* _Text provided_:
┄┄┄┄┄┄

Sending a TASK_KILLABLE signal? It didn't work now. Because the the
current task has no chance to handle the signal. So I think we may
need to do any of the following things to avoid this case happening.

1. Double the threshold currently hard coded as "10" with each iteration
suggested by Vlastimil. It is also a good idea.

2. In the while loop, we can check whether the TASK_KILLABLE
signal is set, if so, we should break the loop. like the following code
snippe. Thanks.

@@ -704,6 +704,9 @@ void drop_slab_node(int nid)
do {
struct mem_cgroup *memcg = NULL;

+ if (fatal_signal_pending(current))
+ return;
+
freed = 0;
memcg = mem_cgroup_iter(NULL, NULL, NULL);
do {

>
> [email protected] writes:
> >In one drop caches action, only traverse memcg once maybe is better.

┄┄┄┄┄┄

[Items contained in a dataset]

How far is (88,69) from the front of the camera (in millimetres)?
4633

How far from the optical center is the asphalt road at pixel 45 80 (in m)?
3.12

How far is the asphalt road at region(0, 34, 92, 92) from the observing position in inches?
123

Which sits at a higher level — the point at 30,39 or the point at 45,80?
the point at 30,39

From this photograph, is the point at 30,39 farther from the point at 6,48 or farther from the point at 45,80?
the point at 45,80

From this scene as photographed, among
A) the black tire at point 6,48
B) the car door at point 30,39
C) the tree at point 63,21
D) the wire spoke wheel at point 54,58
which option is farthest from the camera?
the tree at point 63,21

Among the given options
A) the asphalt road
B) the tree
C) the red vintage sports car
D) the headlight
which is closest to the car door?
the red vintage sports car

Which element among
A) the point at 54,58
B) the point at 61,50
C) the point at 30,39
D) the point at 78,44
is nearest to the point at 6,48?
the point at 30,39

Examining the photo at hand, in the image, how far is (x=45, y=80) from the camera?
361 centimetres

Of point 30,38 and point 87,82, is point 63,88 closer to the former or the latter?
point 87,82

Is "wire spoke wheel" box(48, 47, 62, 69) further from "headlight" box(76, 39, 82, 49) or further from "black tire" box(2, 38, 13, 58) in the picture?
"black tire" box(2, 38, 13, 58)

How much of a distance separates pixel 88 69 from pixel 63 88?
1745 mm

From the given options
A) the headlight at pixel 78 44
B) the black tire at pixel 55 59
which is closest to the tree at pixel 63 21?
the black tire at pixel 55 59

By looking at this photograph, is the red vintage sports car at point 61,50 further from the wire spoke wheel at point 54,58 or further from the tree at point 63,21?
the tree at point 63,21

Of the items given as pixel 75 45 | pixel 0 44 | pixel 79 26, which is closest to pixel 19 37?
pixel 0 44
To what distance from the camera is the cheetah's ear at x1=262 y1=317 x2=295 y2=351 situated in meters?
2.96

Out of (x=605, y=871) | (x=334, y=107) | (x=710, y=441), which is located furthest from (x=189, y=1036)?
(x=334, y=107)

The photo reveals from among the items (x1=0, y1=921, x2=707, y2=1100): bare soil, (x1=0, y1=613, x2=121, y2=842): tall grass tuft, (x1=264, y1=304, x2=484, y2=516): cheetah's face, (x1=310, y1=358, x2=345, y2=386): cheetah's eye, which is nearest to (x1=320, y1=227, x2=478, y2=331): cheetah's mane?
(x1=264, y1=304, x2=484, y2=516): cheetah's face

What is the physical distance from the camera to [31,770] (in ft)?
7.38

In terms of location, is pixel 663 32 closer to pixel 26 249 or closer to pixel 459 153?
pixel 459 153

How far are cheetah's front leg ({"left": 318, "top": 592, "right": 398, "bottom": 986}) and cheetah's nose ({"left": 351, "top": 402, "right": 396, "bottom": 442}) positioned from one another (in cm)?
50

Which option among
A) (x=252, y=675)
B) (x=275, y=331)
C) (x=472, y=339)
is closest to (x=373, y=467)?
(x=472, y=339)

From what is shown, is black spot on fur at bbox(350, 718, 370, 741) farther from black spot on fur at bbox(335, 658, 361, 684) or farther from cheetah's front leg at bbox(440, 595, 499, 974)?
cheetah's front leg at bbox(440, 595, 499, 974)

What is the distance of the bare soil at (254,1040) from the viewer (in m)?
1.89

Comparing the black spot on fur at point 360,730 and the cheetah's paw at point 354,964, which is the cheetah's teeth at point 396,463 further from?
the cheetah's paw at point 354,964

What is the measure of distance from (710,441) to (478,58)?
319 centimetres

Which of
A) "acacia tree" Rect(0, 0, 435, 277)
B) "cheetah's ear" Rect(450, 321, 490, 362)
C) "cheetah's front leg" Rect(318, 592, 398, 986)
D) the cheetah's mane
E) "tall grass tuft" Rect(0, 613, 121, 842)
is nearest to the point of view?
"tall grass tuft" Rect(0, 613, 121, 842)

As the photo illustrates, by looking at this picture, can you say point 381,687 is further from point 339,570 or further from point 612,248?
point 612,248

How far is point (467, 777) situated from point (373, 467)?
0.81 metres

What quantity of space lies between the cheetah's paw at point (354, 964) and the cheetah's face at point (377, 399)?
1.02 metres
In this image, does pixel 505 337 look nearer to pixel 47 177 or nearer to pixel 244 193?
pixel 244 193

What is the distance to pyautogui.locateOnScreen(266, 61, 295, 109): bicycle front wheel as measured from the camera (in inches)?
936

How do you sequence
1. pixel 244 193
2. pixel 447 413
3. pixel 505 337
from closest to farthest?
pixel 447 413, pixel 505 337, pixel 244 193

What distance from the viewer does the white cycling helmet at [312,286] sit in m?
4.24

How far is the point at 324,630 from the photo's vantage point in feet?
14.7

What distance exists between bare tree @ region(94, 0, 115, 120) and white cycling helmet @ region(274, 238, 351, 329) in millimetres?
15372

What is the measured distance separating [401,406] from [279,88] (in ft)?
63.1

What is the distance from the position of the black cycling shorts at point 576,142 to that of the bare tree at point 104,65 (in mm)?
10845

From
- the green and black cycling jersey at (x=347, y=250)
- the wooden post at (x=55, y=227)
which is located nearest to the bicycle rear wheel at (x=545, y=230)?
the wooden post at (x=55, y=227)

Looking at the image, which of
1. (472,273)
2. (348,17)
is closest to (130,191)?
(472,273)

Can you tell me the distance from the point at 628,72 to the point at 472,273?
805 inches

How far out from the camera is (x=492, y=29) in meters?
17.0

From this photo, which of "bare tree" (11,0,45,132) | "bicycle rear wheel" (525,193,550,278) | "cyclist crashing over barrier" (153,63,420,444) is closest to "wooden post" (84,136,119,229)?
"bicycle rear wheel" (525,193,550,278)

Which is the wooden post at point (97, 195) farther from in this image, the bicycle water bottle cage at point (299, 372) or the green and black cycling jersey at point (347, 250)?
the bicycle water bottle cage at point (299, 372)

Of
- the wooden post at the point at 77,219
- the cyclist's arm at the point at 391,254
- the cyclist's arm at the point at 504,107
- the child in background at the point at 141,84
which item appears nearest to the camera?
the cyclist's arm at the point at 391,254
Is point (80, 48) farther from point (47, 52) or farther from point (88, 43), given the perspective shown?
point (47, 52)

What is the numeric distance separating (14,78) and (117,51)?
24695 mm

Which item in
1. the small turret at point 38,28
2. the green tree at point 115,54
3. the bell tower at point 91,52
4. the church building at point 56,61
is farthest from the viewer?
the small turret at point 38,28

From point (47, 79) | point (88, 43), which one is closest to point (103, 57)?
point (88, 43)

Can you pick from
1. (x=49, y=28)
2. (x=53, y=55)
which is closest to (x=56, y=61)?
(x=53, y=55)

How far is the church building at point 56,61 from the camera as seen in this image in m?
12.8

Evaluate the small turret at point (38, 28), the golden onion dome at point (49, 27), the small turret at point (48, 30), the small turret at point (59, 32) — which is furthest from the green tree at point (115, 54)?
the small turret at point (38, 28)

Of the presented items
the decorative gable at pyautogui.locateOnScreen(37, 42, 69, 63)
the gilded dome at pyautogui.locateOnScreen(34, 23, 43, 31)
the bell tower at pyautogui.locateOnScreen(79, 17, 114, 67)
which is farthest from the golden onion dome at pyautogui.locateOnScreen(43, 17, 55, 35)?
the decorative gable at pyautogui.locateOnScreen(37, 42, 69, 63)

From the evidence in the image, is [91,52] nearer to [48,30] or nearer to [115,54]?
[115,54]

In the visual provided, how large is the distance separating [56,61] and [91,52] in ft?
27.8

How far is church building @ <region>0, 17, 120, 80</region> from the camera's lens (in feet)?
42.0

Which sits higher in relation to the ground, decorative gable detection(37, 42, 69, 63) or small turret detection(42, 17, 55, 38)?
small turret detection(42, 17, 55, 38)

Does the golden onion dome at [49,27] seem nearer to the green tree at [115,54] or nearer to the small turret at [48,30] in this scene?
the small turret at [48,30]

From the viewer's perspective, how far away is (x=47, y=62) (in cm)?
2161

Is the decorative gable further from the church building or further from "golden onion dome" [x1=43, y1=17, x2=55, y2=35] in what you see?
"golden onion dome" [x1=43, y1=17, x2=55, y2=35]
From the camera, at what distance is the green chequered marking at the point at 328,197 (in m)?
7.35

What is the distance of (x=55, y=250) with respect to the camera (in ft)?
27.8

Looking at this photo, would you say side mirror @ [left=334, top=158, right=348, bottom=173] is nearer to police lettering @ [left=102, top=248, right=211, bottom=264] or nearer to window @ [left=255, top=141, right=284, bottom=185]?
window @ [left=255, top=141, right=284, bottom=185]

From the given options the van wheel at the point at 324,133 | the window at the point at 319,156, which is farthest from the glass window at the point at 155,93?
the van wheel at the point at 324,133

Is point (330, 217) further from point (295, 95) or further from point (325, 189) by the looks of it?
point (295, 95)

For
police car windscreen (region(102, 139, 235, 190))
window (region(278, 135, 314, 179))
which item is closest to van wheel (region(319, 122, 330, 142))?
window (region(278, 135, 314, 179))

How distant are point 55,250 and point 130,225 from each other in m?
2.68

┄┄┄┄┄┄

* _Exercises_:
A. In the mailing-list message about drop_slab_node, who suggested doubling the threshold currently hard coded as "10" with each iteration?
B. Extend the mailing-list message about drop_slab_node, starting right after its final quoted line.
None of these items is needed.

* _Answers to the problems_:
A. Vlastimil

B.
> >If user need more memory, they can do drop caches again.
>
> Can you please provide some measurements of the difference in reclamation in
> practice?



--
Yours,
Muchun

2020-09-09 10:01:21

by Chris Down

[permalink] [raw]
Subject: Re: [External] Re: [PATCH] mm/vmscan: fix infinite loop in drop_slab_node

Muchun Song writes:
>1. Double the threshold currently hard coded as "10" with each iteration
> suggested by Vlastimil. It is also a good idea.

I think this sounds reasonable, although I'd like to see what the difference in
reclaim looks like in practice.

>2. In the while loop, we can check whether the TASK_KILLABLE
> signal is set, if so, we should break the loop. like the following code
> snippe. Thanks.
>
>@@ -704,6 +704,9 @@ void drop_slab_node(int nid)
> do {
> struct mem_cgroup *memcg = NULL;
>
>+ if (fatal_signal_pending(current))
>+ return;
>+
> freed = 0;
> memcg = mem_cgroup_iter(NULL, NULL, NULL);
> do {

Regardless of anything, I think this is probably a good idea. Could you send it
as a patch? :-)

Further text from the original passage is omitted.